Joe smiled when he heard her cussing herself as she went, ‘Whoops there, Nancy keep your balance! Hey! I reckon you’ve had a drop too much wine.’ She gave a hearty chuckle. ‘I reckon we all have. Dearie me! I expect we’ll suffer for it in the morning.’
‘You’re right, Mum!’ Muttering to himself, Joe pulled the blanket over his head. ‘I expect we will.’
After Nancy had gone, he lay awake, thinking about Alice.
He felt it his duty to be best man at his brother’s wedding. Once he’d made up his mind, he vowed that whatever else happened, he would keep his distance from Alice.
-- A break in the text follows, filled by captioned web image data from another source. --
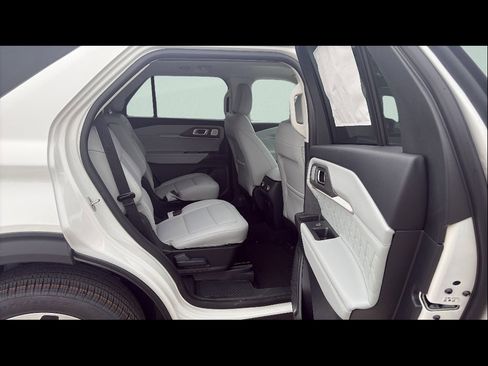New 2026 Ford Explorer Platinum AWD/4WD image 24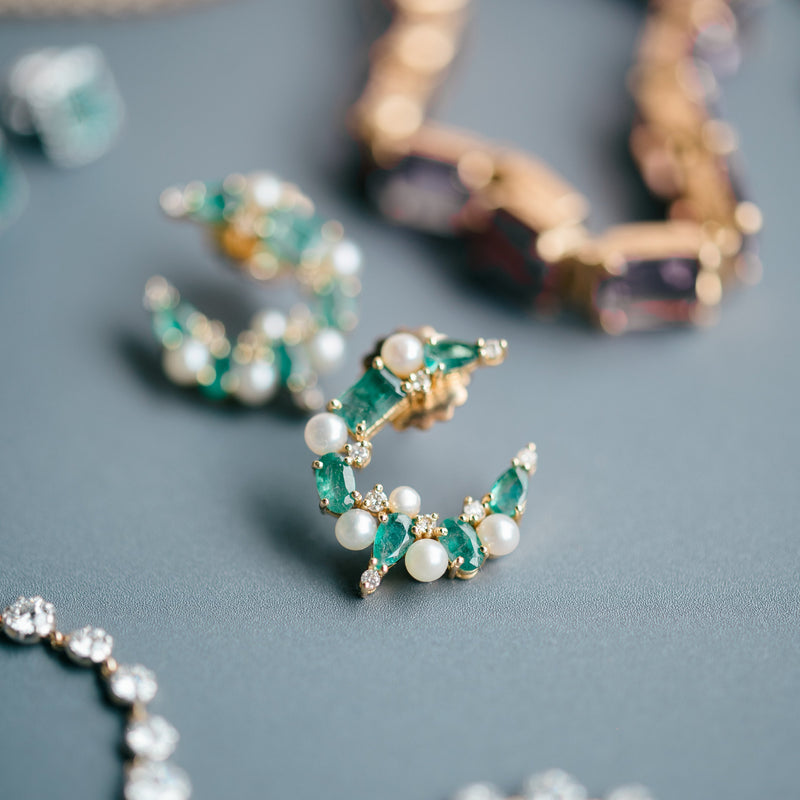 14k yellow gold emerald and pearl crescent swirl earrings
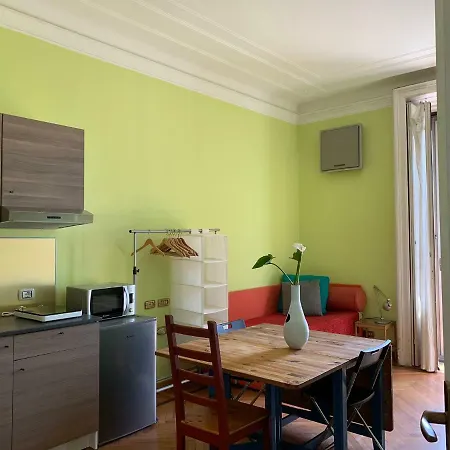 Milano Centrale B&B Monolocale-Studio Bed & Breakfast *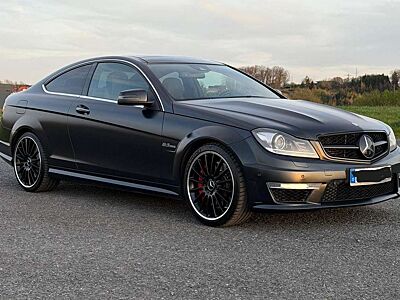 Mercedes-Benz C 63 AMG C-Klasse Coupe SPEEDSHIFT MCT Performance Package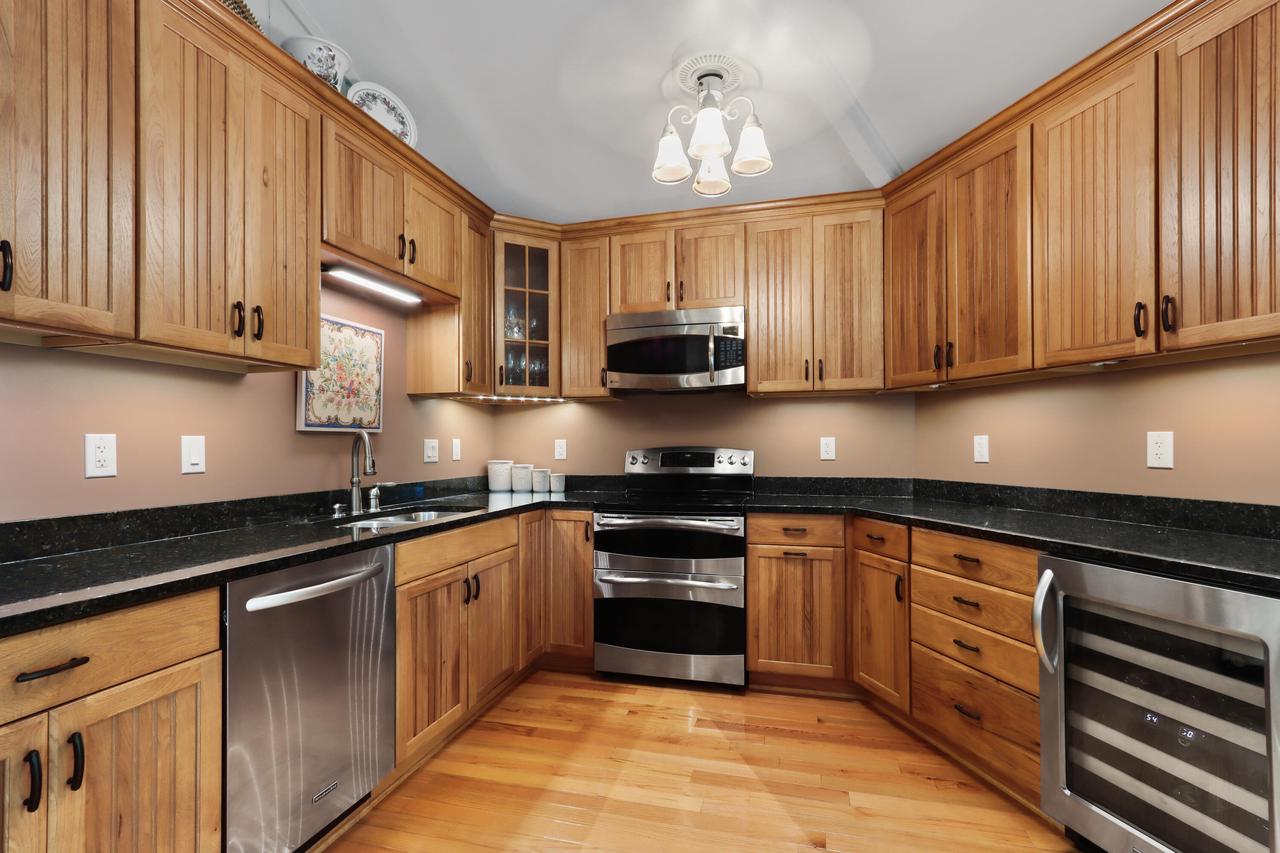 502 Tam O'Shanter DRIVE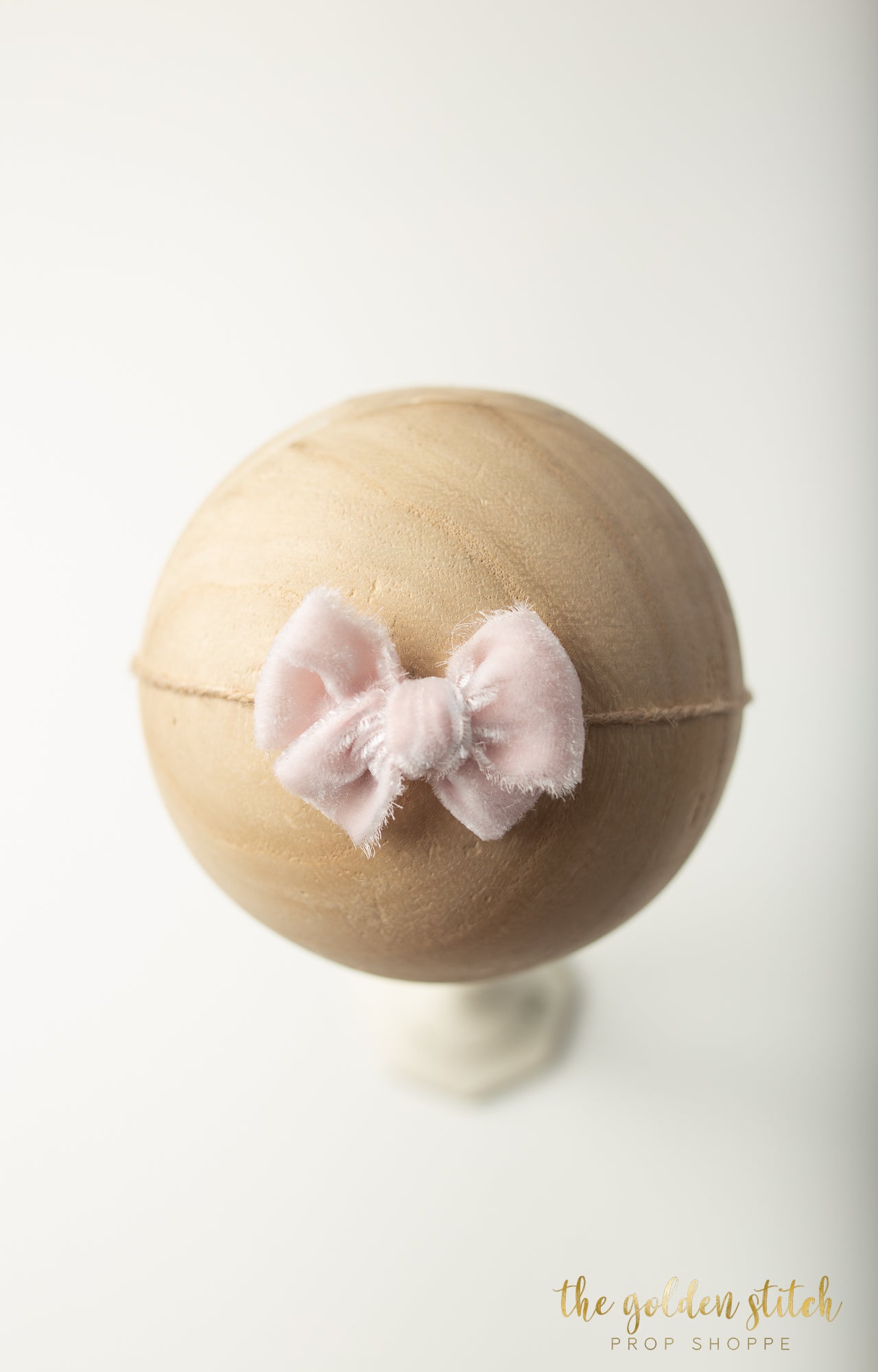 Mini Velvet Bow in Blush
He promised himself to think only of her as his future sister-in-law, rather than the girl he had fallen head over heels in love with.
This evening though, when he saw how she had dealt with Frank’s boasting, in a firm but tactful manner, and afterwards her childish joy as she danced with his mother, he knew then, that he would always think of Alice as the girl who stole his heart.
He could see his life stretching before him, when Alice would always be there; his brother’s wife, and in time the mother of Frank’s children.
He made himself a heartfelt vow. ‘However hard it might be, I’ll stand beside him as best man. I’ll stay to see them married. Then I’ll be swiftly away to make something of my life.’
If he was to keep his sanity, what other choice did he have?